Here it has been reunited with the sapphire and diamond coronet designed by Prince Albert and made by Joseph Kitching, partner at Kitching and Abud in 1840, which at $6.5m was saved from export and donated to the V&A in 2017. The price paid for the bracelet has not been disclosed.
The tiara and bracelet once formed part of a suite of diamond and sapphire royal jewels that (as personal rather than crown jewels) passed by descent to the family of Mary, Princess Royal and Countess of Harewood.
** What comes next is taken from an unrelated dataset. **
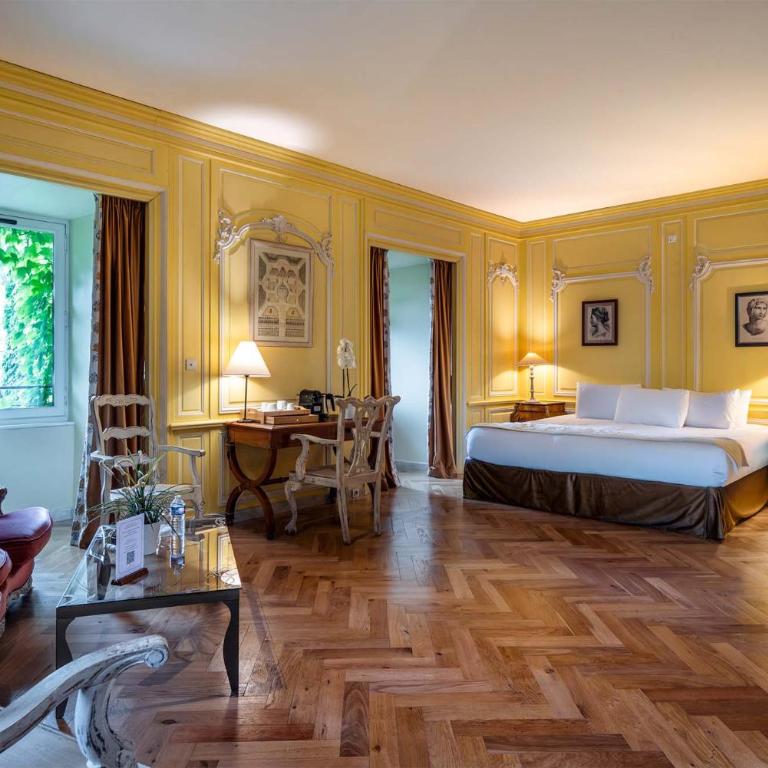 Château de Candie - Suite Junior - 1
They were last on public display at the Dorchester Hotel in 1953 when, loaned by Mary for a brief exhibition, they were shown together with a matching necklace, its current whereabouts unknown following its sale by auction in the 1970s.
The dealership believes the bracelet, dated to c.1840-50 may also be by Kitching, with the stones probably from the same parcel of Sri Lankan sapphires given to Victoria by William IV and Queen Adelaide that were used in the tiara.
The sapphires weigh 16 carats in total.
Robert Leigh-Pemberton from the dealership told ATG: “We haven’t yet managed to find any absolute proof of Prince Albert’s involvement in the design (as is the case with the tiara), but we know what an active role and interest he had in all Victoria’s jewellery.
“The matching style, the quality and nature of the manufacture and the stones themselves do hint at it.”
Last year the firm added to the display of French crown jewels in the Louvre’s Galerie d’Apollon with the sale of a ruby and diamond brooch that was once the property of Marie Antoinette’s daughter and made up from a suite of jewels made by Napoleon for his second wife.
Former Christie’s specialist Humphrey Butler told ATG: “We have been established as independent dealers for 21 years and in that time have placed a number of pieces into national collections.
“I am thrilled to be marking the start of our third decade in business with the reappearance of this bracelet in the V&A which, given it was one of Queen Victoria’s own treasured possessions, seems the ideal home.”